__WHAT YOU WILL DO__
Reproduce, word for word, the portion of the South Africa travel blog that opens with the words containing "It is inevitable" and closes with "that, it's serious.".

*** SELECTED EXCERPT ***

It is inevitable when traveling that we meet Peace Corps volunteers, and it was no different here. One guy was from Kenya, here in Pretoria on medical leave. Peace Corps really spares no expense when it comes to the health of its volunteers. It was definitely the best medical care I had ever had. Anyway, we enjoyed sharing stories with him. Also glad that we went to Kenya when we did ten years ago, because it sounds like a scarily dangerous place now, and when a volunteer tells you that, it's serious.

We needed to go to the Menlyn Park shopping centre nearby to take care of some AAA business (AA here). Without a doubt, this was the nicest, biggest mall I have ever seen and we were both completely overwhelmed. The thing of it is, this is not an anomaly. South Africa is full of these megamalls, for better or worse. Anyway, we took care of the car insurance, had an ice cream in the massive upscale food park, and then spent over twenty minutes just getting out of the parking lot.

On that note, we found that oddly enough, items in South Africa cost a lot more than in Botswana, which we thought was expensive. Except the beer. The beer was significantly cheaper. We've had to recalculate a bit. To top it off, the dollar is suffering something fierce.

We set out early the next day, and the constant drizzle should have been a foreshadowing of things to come. Our destination was the northern range of the Drakensburg Mountains, near the Blyde River Canyon. Driving northeast and getting off of the N-4, we were greeted with the largest man-made forest in the world. It is really spectacular. Stretching hundreds of square kilometres, thousands of pine trees cover the landscape. It seemed to be a well-managed operation. Of course, closeby was the largest paper mill either of us had ever seen either.

We landed on the top of a hill in the town of Graskop which has a view of the surrounding mountains that took our breath away. We stayed outside of town at another backpackers's place, this time pitching our tent on their back lawn. Clean, quiet, and the view made it an amazing place to stay for the next three nights. There were plenty of opportunities to walk and the next day we hiked through the forest to the aptly named Forest Falls. It felt like we were in the Rocky Mountains as we swam and sunned ourselves on the boulders overlooking the valley.

It was good to get some sun because that night it rained torrentially. For an area that receives over 2000mm of rainfall annually, it's to be expected, except that it was not something we thought would happen while we camped. Oh, the naivety. If you are in the same place for a week and it rains with a good tent, you are fine. The problem is when you have to move a wet tent in the rain and set it up again which I will talk more about later. In this instance, we were able to dry out the tent and then move it under a canopy for our last night, seeing as though we wanted to leave pre-dawn to get into Kruger for an early game drive.

On the drying-out day, we took a drive on the panoramic route to some of the most beautiful mountain vistas I have ever seen. The Pinnacle, Three Rondavels, and God's Window were more spectacular than I remembered and more than our camera could capture. as the mist lifted and sun poured in. If I ever find out how to post photos to this blog, these will certainly make the cut.

New Year's Eve was quiet. We made dinner, got on the internet briefly using another volunteer's computer, and then talked for awhile with another couple we met who are from Holland. They were recently married and have been traveling in Africa for the past few months, so we got some good information on some places we might go. Really nice people who we unexpectedly met up with later in Kruger!

The new year started with Kruger National Park and I will save that part of our trip for another blog. Must do another load of camping laundry!

*** GIVEN RECORDS ***

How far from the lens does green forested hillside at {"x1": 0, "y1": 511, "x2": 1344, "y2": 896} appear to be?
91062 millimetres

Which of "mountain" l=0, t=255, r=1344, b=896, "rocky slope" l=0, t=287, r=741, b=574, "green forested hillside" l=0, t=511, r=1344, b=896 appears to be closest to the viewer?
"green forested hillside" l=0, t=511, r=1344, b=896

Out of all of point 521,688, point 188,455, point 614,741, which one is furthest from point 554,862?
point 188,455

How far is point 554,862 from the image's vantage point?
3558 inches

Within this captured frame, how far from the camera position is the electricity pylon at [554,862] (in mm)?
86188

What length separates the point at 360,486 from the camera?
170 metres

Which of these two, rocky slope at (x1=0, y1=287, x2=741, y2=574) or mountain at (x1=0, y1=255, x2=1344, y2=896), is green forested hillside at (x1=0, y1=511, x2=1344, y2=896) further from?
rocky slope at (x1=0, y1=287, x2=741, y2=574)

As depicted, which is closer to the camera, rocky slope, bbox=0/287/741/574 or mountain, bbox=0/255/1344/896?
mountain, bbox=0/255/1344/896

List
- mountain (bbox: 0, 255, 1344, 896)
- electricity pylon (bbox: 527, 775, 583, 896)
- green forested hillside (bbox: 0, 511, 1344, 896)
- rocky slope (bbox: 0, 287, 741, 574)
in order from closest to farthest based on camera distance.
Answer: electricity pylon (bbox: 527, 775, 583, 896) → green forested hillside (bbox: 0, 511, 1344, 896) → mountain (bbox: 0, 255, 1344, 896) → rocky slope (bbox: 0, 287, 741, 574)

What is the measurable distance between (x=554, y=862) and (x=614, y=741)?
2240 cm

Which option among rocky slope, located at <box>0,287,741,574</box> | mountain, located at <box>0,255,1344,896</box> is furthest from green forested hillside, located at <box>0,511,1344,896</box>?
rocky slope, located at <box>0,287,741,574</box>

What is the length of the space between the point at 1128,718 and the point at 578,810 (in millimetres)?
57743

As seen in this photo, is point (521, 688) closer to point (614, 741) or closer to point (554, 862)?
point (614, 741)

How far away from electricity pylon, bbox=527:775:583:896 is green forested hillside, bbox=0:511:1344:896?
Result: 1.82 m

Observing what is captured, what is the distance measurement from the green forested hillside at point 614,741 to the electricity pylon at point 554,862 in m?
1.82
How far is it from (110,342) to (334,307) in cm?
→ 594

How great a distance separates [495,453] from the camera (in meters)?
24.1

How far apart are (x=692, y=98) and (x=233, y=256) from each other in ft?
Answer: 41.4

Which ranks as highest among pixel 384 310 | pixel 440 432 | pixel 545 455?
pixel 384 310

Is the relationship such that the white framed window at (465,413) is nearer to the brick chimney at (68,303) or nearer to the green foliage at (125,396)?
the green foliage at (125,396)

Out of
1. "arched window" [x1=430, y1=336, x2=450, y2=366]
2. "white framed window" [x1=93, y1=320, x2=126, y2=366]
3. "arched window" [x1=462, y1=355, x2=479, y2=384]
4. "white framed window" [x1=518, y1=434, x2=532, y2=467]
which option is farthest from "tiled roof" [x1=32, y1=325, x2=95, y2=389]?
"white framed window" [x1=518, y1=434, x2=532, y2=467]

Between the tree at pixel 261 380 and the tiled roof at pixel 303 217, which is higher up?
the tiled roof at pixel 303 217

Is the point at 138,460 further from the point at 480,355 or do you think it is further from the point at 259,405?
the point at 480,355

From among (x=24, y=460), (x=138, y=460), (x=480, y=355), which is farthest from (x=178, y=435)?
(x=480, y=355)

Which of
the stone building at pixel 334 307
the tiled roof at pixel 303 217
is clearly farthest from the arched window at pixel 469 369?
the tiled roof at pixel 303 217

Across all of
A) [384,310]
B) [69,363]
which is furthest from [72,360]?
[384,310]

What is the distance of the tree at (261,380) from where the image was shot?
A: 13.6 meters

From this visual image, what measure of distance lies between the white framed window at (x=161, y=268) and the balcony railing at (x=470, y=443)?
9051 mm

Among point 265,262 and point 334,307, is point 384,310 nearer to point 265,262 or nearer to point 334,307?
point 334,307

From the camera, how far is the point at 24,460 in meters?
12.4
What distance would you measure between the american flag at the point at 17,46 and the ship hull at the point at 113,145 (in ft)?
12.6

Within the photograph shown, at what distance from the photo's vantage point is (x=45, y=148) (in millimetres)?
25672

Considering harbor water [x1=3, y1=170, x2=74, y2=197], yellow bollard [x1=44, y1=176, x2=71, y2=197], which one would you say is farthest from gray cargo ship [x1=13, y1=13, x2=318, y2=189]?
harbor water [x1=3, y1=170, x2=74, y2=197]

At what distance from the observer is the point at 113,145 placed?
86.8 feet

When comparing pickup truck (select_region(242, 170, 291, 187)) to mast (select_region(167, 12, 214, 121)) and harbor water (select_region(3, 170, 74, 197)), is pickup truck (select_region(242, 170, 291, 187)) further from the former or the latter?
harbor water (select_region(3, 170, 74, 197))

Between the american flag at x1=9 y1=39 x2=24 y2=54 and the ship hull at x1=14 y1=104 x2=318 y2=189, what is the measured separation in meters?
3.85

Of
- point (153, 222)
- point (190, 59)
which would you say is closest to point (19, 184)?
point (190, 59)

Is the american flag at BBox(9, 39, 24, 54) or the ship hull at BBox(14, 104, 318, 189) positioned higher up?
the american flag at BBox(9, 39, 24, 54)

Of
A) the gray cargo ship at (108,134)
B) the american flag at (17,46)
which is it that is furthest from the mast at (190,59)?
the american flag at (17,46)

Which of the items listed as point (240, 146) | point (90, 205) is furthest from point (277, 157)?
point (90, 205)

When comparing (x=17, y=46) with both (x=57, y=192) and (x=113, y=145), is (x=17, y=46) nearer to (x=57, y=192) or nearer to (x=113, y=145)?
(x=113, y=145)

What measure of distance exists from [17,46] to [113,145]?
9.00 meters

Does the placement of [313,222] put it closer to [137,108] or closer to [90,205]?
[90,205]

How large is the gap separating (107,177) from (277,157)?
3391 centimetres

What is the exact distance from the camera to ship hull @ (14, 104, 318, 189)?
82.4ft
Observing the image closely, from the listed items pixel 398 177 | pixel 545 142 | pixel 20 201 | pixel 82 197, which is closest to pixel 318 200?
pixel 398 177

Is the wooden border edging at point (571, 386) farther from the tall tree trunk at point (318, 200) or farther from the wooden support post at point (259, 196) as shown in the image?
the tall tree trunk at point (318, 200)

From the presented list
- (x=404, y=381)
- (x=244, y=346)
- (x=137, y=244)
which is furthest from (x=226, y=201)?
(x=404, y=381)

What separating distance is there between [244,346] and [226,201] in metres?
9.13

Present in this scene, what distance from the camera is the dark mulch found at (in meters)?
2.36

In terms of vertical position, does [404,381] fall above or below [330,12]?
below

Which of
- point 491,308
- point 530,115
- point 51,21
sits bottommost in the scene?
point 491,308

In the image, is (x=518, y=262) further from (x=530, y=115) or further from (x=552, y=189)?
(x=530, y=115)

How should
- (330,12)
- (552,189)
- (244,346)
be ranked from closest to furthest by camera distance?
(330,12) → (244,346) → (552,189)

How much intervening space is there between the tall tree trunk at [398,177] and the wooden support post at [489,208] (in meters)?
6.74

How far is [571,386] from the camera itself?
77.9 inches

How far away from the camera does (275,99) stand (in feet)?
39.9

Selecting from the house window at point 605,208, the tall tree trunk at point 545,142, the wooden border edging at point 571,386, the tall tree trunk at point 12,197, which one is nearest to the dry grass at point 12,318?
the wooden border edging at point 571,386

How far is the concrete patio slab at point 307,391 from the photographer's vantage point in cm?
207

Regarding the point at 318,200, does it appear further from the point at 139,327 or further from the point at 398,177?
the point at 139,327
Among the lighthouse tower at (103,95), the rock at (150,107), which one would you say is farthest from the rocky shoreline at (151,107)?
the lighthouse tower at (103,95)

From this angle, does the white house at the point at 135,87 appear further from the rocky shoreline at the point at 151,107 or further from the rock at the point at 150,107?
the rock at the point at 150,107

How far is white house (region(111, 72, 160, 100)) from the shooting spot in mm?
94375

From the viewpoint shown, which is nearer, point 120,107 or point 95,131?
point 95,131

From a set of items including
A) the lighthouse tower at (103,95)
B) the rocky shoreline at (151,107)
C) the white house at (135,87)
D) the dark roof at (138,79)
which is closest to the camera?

***

__EXERCISE RESPONSE__
It is inevitable when traveling that we meet Peace Corps volunteers, and it was no different here. One guy was from Kenya, here in Pretoria on medical leave. Peace Corps really spares no expense when it comes to the health of its volunteers. It was definitely the best medical care I had ever had. Anyway, we enjoyed sharing stories with him. Also glad that we went to Kenya when we did ten years ago, because it sounds like a scarily dangerous place now, and when a volunteer tells you that, it's serious.